The lawsuits against the landlord, PAX America, which bought the circa-1931 building in 2006 for a reported $7.6 million, started even before Exchange LA's opening and, now, the filing says, PAX no longer owns the building.

The building needs $3 million to $4 million worth of upgrades, the club has said, and the filing says the corporation has won judgments that have yet to be paid. “Pax … defaulted on numerous settlement agreements,” the petition states.

The venue was arguably just another cheesy dance club in a downtown area rife with them until it brought on Insomniac Events, the nation's largest electronic dance music promoter, to help it book some of the world's top DJs.

See also: How Pasquale Rotella Built His Rave Empire.

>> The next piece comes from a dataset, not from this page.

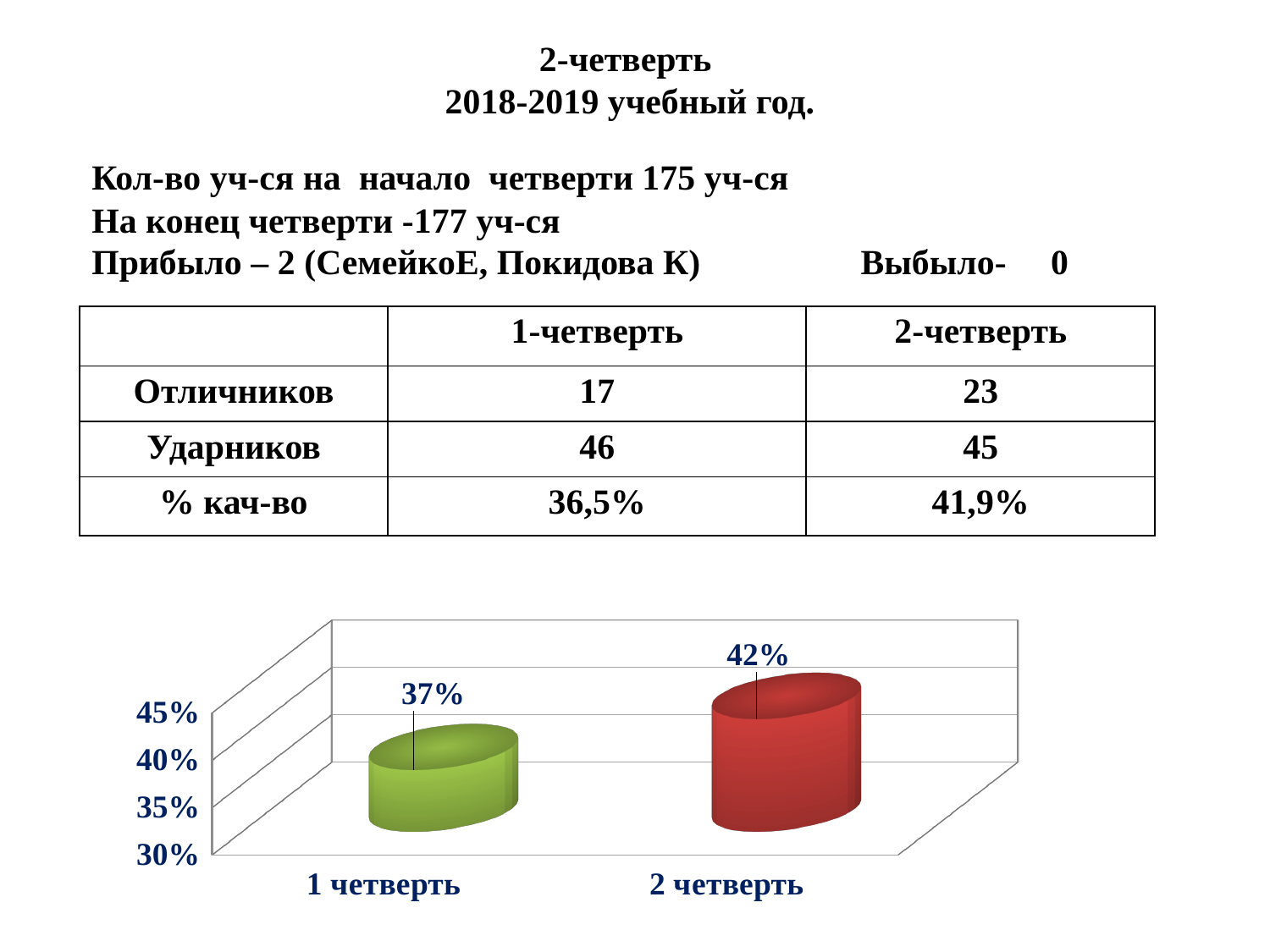
Is the value for 2 четверть greater or less than 40%? greater What is the value shown for 2 четверть on the chart? 42% Which category has the lowest value on the chart? 1 четверть What is the difference between the values for 2 четверть and 1 четверть on the chart? 5% Do the values rise or fall from 1 четверть to 2 четверть? rise What is the value shown for 1 четверть on the chart? 37% Which category has the highest value on the chart? 2 четверть What colour is the bar for 2 четверть? red Which is larger on the chart, the value for 1 четверть or for 2 четверть? 2 четверть Is the value for 1 четверть greater or less than 40%? less How many categories are plotted on the chart? 2 What kind of chart is shown on the slide? bar chart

Credit: Exchange LA / Insomniac / Facebook

Credit: Exchange LA / Insomniac / Facebook

The bankruptcy document says those DJs sometimes cost $40,000 a gig.

The petition lists the club's largest creditors, including what appears to be the new landlord, New Vision Horizon (owed $945,224 in back rent), a man named Ahmed Al-Goud from Dubai (owed $300,000 for a loan) and others who offered up six-figure loans or “trade debt.”

The corporation's Adi McAbian is listed as the signatory on the petition.

The filing, which almost reads like a lawsuit against the landlords, seeks protection from creditors so that the club can keep on rocking — and employing its 50 to 75 people, including security guards, bar staff, valets and marketers — while reorganizing its finances.

Namely, it seems, the venue wants that nearly $1 million rent monkey off its back.